The following morning I got up at 7, still had a full stomach from night before so decided on vegemite and crackers for breakfast. Five from my group had chosen to do the Living Desert tour, the tour basically was to take us into the desert to show us the life there, animals, plants etc.
We were picked up by our guide Ygritte with 4 others in the jeep and headed off with 2 other jeeps to the sand dunes.
The dunes used to be completely open to the public but the eco system was being destroyed by people coming in with their jeeps and driving all around for fun. We entered the protected area for our tour. First stop was the horses graveyard.
In 1914, 15000 horses were brought over by South Africans to help work. The horses got a disease and a vet with treatment was being sent over by ship however they didn’t make it in time because the ship was shipwrecked. The locals decided the best thing to do was to just kill all the horses in case it infected the people. The graveyard that we were looking at had 1645 horses and 950 mules that were all shot. They had been buried but over time the wind had blown the sand and the bones were now visible. Apparently every now and then jackals and hyenas come to see if there is any meat still on the bones for them.
The next few hours were spent searching for animals in the sand, which was incredible to watch! We would be driving along then suddenly one of the drivers would slam on the brakes, go sprinting up a dune because they had seen a track, they’d start digging and amazingly find some sort of creature, really impressive!
Throughout the day we saw 2 snakes (slide winding snake and horned snake), a scorpion (deadliest one in the world), gecko (beautiful rainbow colours), sand diving lizard, a weird worm, few bugs. Overall we were pretty lucky with everything we saw. We stopped at one point to feed some birds, reason being that the guides were bringing grubs to show clients the tongue motion of the chameleon. The birds knew that the guides brought grubs so now every day the birds wait around to be fed!
As well as the creatures we got shown various plants that can be used for survival in the desert. All in all it was a good day!

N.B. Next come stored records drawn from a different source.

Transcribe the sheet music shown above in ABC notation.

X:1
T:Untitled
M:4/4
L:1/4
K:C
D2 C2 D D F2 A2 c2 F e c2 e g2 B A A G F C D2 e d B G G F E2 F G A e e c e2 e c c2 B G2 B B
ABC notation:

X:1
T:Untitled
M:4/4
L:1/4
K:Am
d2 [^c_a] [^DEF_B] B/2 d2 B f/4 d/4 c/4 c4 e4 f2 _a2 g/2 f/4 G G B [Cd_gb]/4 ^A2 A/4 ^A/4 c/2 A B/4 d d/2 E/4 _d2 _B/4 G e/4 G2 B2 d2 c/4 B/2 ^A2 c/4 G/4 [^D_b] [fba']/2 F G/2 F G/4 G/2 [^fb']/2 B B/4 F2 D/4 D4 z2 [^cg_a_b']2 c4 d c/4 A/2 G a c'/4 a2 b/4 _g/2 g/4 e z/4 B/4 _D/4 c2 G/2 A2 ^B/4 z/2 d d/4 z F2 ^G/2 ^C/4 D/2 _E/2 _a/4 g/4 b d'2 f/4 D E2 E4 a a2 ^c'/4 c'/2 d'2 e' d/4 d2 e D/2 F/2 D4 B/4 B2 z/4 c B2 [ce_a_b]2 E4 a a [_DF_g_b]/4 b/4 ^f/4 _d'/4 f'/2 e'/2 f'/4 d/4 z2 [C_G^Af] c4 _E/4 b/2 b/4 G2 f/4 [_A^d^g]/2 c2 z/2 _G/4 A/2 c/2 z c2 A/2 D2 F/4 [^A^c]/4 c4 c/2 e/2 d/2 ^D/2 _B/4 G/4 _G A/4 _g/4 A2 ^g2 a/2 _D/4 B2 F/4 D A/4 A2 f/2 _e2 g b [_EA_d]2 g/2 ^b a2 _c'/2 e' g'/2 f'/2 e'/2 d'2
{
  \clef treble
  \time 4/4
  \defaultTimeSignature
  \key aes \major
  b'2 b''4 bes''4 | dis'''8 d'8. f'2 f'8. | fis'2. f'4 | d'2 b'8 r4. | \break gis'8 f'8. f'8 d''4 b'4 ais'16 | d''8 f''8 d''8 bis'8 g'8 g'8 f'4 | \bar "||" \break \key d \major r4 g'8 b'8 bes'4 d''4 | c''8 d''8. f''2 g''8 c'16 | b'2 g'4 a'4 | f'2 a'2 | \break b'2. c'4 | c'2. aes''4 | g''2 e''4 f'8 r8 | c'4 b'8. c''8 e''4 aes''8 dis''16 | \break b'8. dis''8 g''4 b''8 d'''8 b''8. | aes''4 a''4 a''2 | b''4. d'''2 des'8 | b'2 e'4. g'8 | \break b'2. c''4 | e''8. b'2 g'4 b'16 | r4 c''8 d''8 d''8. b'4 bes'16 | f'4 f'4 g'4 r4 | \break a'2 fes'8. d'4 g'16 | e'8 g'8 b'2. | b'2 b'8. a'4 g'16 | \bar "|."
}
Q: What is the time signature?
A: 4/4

We got back to town at 1 so I went to meet my friend for lunch at the same place as yesterday, I ordered the meat skewer and far out SO MUCH MEAT! I think I overdosed on red meat, really I think I just overdosed on food in general, Swakopmund had sent me mad with food. My skewer had eland, kudu, beef, ostrich and oryx on it, it was delicious but man I felt sick afterwards. I was slowly waddling through town heading back to the room, thought an ice cream might help me… it didn’t.
Got back to the room, showered and passed out on the bed for a while. Woke up because the others were having cheese, crackers and salami which of course I could not say no to. We went into town for our final dinner in Swakopmund, surprise surprise I over ordered. Entrée I had 6 oysters, yum! Main I had calamari and chips which was really nice and for dessert I had a lava cake. I think I had reached my peak of food intake, walking back to the room was so hard because my stomach hurt so much.
Back in the room I passed out in bed pretty quickly. I was looking forward to getting back on the road the next day, I had obviously proven I am not capable of making my own food decisions and couldn’t wait for our cook to serve up healthy decent sized meals. Swakopmund is known as an adventure city, lots of adrenaline activities. I didn’t do any of these but I definitely tested the limits of my body by sampling all the food it could offer!